Love | Katee Owen Braless Radar
“I’m not staying,” he said.
He reached across the table, his calloused fingers brushing her bare forearm. The static shock was real. “Because the road’s a liar,” he said. “It tells you that everything you need is just over the next horizon. But it’s not. It’s in a crappy diner with a woman who’s too good to be waiting.” Katee Owen Braless Radar Love
Outside, the big rig sat silent. The next horizon could wait. For one hour, for one cup of coffee, the only signal that mattered was the quiet, steady heartbeat Katee Owen felt against her cheek. “I’m not staying,” he said
He slid into the booth across from her. The vinyl squeaked in protest. “Because the road’s a liar,” he said
Leo the cook didn’t look up from wiping down the grill. He just silently poured two mugs of coffee and pushed them to the pickup counter. He’d seen this scene a hundred times in forty years. The braless late-shift girl and her trucker. The radar always won.

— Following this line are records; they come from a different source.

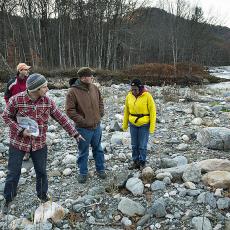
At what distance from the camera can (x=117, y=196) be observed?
476 centimetres

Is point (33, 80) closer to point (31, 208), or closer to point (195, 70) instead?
point (31, 208)

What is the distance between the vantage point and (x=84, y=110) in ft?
16.8

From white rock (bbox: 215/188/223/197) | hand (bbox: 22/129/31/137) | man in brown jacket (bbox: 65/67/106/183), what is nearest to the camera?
hand (bbox: 22/129/31/137)

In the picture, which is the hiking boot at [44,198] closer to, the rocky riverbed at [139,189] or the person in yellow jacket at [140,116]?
the rocky riverbed at [139,189]

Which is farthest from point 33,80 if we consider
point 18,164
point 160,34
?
point 160,34

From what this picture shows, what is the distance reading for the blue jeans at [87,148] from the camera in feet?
17.1

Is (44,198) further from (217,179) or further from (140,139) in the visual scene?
(217,179)

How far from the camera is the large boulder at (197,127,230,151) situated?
678 centimetres

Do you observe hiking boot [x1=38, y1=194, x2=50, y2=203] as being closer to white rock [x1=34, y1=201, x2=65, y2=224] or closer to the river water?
white rock [x1=34, y1=201, x2=65, y2=224]

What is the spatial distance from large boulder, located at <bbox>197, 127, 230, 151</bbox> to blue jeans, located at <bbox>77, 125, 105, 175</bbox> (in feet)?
8.35

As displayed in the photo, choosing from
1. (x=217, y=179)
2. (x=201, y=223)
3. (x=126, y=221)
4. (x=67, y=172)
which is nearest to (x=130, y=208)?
(x=126, y=221)

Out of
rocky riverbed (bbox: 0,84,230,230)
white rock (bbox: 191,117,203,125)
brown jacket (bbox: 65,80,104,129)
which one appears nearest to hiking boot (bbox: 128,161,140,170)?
rocky riverbed (bbox: 0,84,230,230)

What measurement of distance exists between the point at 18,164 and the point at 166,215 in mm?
1932

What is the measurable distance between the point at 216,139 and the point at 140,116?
6.64 ft
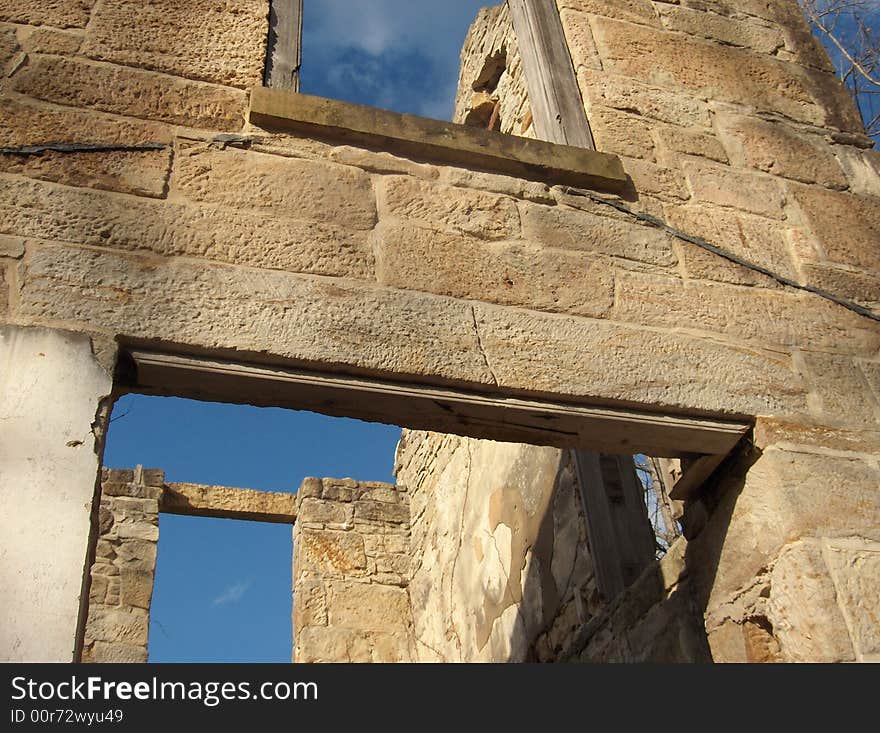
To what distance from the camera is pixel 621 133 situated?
341 centimetres

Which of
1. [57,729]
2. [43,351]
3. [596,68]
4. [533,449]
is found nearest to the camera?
[57,729]

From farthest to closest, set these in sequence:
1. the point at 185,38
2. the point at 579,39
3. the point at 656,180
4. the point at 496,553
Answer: the point at 496,553 < the point at 579,39 < the point at 656,180 < the point at 185,38

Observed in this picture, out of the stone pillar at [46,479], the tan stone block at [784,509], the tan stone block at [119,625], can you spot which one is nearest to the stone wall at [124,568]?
the tan stone block at [119,625]

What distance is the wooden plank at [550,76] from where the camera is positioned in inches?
136

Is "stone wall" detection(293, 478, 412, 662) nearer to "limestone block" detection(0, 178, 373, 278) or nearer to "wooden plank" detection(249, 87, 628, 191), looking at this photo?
"wooden plank" detection(249, 87, 628, 191)

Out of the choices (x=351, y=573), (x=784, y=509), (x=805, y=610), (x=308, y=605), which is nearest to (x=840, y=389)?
(x=784, y=509)

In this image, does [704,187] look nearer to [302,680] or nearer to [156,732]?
[302,680]

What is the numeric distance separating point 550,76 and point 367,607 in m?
4.95

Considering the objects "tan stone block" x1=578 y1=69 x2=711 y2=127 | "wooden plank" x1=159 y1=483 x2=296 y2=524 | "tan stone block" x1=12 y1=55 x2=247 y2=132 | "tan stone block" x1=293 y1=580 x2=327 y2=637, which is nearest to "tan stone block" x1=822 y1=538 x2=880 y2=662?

On the road outside, headlights cut the darkness. A big rig, chrome glinting like a shark’s smile, pulled into the gravel lot. The engine rumbled to a stop, and the silence that followed was louder than the engine had been.
Jake. Two years, three months, and eleven days since she’d seen him last. Since he’d chosen the highway over her. His eyes, the color of a stormy sea, scanned the diner and landed on her. They didn’t need words. The Radar Love was screaming now, a full-frequency blast.